Il mistero dell’altezza dell’Everest svelato

Il ruolo della rete fluviale nell'incremento millimetrico della montagna

Le vette più alte dell’Himalaya, nonostante la loro imponenza, presentano una particolare eccezione in termini di altezza. Il Monte Everest, con i suoi 8.849 metri, sovrasta i suoi vicini di centinaia di metri, in particolare il K2, di 238 metri. Questa discrepanza ha da sempre incuriosito gli studiosi, considerando l’uniformità della tettonica dell’Himalaya e le condizioni climatiche e erosive relativamente costanti che caratterizzano la regione.

Recenti ricerche hanno finalmente svelato il mistero di questa straordinaria altezza. Gli studiosi hanno ipotizzato che la causa di questa anomalia risieda in una rete fluviale ad alta quota che, nel corso di millenni, ha contribuito a spingere la cima dell’Everest sempre più verso il cielo, con un incremento di pochi millimetri all’anno.

Lo studio condotto da Adam Smith ha evidenziato che il fiume Arun, che scorre a est della montagna prima di confluire nel fiume Kosi, ha svolto un ruolo determinante in questo processo.
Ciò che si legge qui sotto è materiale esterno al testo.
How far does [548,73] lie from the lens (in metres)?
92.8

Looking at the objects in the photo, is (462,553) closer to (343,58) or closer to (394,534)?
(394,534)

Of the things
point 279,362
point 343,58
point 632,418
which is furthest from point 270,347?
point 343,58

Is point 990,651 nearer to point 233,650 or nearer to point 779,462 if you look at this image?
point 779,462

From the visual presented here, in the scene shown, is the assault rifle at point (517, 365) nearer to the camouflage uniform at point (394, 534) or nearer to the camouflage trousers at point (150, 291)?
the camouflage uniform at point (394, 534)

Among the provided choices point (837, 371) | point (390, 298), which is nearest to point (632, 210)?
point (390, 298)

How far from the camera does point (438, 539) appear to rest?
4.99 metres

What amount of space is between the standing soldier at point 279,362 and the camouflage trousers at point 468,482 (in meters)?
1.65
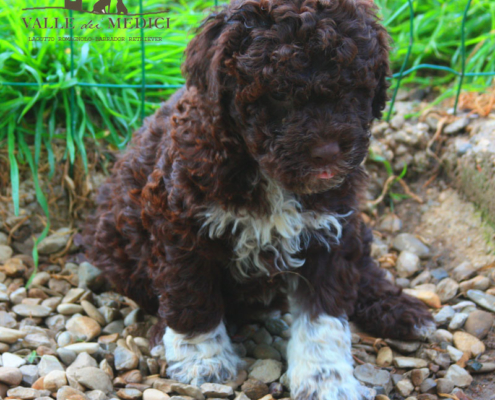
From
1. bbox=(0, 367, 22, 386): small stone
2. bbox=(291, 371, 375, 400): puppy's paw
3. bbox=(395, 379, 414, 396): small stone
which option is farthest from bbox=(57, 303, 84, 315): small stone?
bbox=(395, 379, 414, 396): small stone

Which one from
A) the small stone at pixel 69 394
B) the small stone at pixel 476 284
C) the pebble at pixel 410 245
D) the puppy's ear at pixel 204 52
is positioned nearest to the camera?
the puppy's ear at pixel 204 52

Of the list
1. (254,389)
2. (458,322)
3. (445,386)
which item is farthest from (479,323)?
(254,389)

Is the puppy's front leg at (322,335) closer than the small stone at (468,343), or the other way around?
the puppy's front leg at (322,335)

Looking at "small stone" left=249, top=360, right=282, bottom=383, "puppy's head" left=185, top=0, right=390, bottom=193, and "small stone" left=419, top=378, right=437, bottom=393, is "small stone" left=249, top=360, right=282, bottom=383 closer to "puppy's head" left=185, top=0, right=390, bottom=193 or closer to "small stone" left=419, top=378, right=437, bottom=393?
"small stone" left=419, top=378, right=437, bottom=393

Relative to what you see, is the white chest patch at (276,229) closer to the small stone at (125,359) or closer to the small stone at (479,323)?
the small stone at (125,359)

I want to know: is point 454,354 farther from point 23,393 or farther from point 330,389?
point 23,393

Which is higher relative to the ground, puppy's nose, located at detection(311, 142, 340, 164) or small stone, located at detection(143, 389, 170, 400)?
puppy's nose, located at detection(311, 142, 340, 164)

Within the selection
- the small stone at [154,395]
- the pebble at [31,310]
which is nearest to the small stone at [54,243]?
the pebble at [31,310]
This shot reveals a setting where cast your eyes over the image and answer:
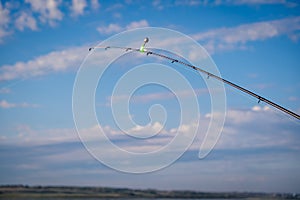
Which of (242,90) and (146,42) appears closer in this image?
(242,90)

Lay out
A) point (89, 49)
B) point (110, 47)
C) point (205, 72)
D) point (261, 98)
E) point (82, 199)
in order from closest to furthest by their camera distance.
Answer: point (261, 98)
point (205, 72)
point (89, 49)
point (110, 47)
point (82, 199)

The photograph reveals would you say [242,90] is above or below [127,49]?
below

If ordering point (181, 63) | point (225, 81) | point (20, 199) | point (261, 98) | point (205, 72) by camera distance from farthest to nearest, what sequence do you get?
point (20, 199) → point (181, 63) → point (205, 72) → point (225, 81) → point (261, 98)

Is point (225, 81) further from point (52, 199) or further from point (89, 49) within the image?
point (52, 199)

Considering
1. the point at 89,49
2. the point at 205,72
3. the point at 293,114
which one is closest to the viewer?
the point at 293,114

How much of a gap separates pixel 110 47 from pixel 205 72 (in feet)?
Result: 25.3

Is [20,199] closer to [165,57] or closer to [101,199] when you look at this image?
[101,199]

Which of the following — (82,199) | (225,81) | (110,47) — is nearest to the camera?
(225,81)

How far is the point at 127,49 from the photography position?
25.8 metres

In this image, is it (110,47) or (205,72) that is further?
(110,47)

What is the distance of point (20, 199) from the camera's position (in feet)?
522

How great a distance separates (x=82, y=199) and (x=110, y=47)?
6651 inches

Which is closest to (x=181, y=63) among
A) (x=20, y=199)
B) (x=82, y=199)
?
(x=20, y=199)

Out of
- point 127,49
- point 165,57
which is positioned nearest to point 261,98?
point 165,57
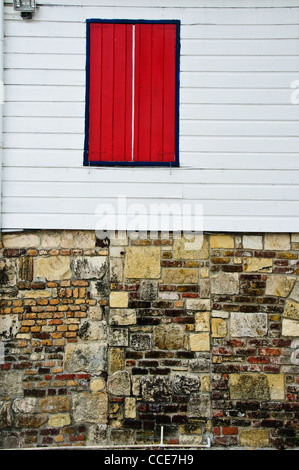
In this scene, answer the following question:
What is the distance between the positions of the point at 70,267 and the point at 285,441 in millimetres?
2619

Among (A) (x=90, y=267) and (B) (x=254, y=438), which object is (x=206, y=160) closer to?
(A) (x=90, y=267)

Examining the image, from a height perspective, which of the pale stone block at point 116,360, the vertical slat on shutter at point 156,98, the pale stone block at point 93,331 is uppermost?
the vertical slat on shutter at point 156,98

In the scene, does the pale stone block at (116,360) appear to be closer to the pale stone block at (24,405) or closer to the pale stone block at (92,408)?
the pale stone block at (92,408)

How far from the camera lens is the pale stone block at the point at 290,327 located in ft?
13.4

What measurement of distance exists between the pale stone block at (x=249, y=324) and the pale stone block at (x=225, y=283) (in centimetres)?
23

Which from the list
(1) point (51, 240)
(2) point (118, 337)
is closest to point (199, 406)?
(2) point (118, 337)

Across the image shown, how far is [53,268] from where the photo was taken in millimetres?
4098

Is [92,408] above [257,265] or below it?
below

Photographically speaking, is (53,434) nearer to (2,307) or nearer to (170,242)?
(2,307)

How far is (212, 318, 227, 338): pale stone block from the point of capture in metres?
4.06

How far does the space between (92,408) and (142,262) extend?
1.45 meters

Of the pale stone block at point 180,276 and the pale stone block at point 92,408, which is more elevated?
→ the pale stone block at point 180,276

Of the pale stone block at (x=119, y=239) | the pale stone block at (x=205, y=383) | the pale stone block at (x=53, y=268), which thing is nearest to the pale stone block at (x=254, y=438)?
the pale stone block at (x=205, y=383)

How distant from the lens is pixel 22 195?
4.11 metres
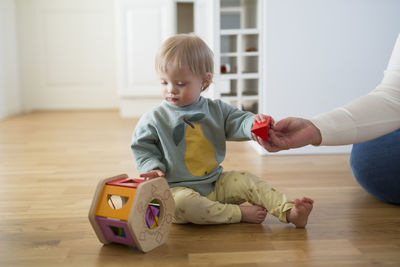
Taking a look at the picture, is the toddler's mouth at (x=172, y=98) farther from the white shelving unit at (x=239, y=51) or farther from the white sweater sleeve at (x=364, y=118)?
the white shelving unit at (x=239, y=51)

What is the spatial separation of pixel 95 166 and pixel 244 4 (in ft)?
3.21

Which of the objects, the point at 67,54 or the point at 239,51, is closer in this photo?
the point at 239,51

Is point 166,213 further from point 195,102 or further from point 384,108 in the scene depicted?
point 384,108

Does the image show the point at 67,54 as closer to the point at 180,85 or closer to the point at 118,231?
the point at 180,85

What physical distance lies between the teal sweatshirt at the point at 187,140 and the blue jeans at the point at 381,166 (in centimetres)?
36

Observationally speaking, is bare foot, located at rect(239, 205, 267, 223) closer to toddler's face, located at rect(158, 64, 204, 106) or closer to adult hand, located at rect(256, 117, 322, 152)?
adult hand, located at rect(256, 117, 322, 152)

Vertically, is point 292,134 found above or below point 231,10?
below

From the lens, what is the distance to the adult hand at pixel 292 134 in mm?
910

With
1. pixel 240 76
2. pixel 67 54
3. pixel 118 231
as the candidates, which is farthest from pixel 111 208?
pixel 67 54

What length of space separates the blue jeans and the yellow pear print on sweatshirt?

Nel corso di millenni, l’Arun ha eroso enormi quantità di roccia, innescando un fenomeno noto come rimbalzo isostatico. Questo processo, alimentato dalla pressione del mantello terrestre, ha contribuito a far crescere costantemente l’Everest.

Calcolando i tassi di erosione dei corsi d’acqua nella regione, gli studiosi hanno stabilito che l’Arun si è unito al Kosi circa 89.000 anni fa, generando un aumento del rimbalzo isostatico. Questo ha consentito alla montagna di guadagnare tra i 15 e i 50 metri di altezza da allora, crescendo attualmente di circa 2 millimetri all’anno.
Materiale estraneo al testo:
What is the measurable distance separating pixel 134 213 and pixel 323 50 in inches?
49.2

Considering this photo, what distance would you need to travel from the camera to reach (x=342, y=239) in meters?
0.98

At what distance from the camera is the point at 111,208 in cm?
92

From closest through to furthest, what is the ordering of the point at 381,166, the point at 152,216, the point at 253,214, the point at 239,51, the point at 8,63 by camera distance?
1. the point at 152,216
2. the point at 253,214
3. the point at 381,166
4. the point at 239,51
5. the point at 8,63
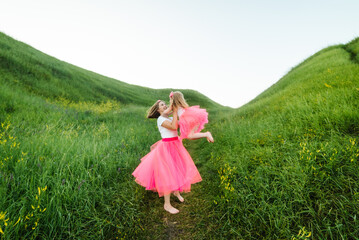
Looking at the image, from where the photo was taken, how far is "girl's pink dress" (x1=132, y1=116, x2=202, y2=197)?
11.8 feet

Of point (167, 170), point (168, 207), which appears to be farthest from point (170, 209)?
point (167, 170)

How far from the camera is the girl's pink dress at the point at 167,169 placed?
11.8 feet

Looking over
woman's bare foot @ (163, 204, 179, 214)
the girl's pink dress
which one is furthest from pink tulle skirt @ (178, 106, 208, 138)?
woman's bare foot @ (163, 204, 179, 214)

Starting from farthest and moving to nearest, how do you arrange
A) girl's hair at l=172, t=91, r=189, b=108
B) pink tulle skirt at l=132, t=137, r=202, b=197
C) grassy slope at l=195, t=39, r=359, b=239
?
girl's hair at l=172, t=91, r=189, b=108 → pink tulle skirt at l=132, t=137, r=202, b=197 → grassy slope at l=195, t=39, r=359, b=239

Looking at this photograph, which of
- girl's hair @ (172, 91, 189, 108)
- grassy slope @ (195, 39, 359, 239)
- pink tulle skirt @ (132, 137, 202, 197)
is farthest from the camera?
girl's hair @ (172, 91, 189, 108)

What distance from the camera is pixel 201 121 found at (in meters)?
3.85

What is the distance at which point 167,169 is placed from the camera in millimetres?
3662

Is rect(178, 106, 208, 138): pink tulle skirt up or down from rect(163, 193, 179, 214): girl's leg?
up

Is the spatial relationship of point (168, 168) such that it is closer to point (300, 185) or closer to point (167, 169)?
point (167, 169)

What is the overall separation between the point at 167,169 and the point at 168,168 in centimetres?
3

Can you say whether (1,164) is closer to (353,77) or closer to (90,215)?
(90,215)

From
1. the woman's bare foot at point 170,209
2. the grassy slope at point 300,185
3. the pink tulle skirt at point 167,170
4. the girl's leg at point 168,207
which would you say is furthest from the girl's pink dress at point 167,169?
the grassy slope at point 300,185

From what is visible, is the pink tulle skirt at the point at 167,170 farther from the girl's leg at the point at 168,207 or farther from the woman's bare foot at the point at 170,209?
the woman's bare foot at the point at 170,209

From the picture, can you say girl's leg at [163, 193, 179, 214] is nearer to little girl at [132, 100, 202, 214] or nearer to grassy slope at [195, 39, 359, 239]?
little girl at [132, 100, 202, 214]
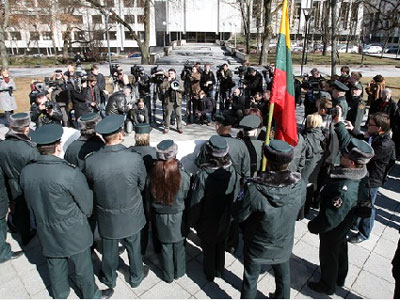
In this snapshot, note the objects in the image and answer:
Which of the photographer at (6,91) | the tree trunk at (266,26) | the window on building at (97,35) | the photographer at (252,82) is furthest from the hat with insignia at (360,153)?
the window on building at (97,35)

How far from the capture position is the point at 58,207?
9.02 feet

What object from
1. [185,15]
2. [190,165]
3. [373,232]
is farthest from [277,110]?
[185,15]

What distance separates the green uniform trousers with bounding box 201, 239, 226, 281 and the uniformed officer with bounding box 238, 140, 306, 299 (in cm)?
54

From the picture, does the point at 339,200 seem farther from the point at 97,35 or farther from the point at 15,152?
the point at 97,35

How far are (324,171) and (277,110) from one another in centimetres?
165

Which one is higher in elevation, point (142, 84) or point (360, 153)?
point (142, 84)

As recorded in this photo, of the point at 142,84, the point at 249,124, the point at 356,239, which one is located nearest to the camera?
the point at 249,124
Questo fenomeno non riguarda solo l’Everest, ma ha coinvolto anche altre vette della regione, come Lhotse e Makalu, che hanno visto le proprie cime sollevarsi grazie al rimbalzo isostatico, posizionandosi rispettivamente al quarto e quinto posto nella classifica delle montagne più alte del mondo dal livello del mare.

Lo studio condotto è stato pubblicato sulla prestigiosa rivista Nature Geoscience, confermando l’importanza di comprendere i processi geologici che plasmano le montagne più imponenti del nostro pianeta.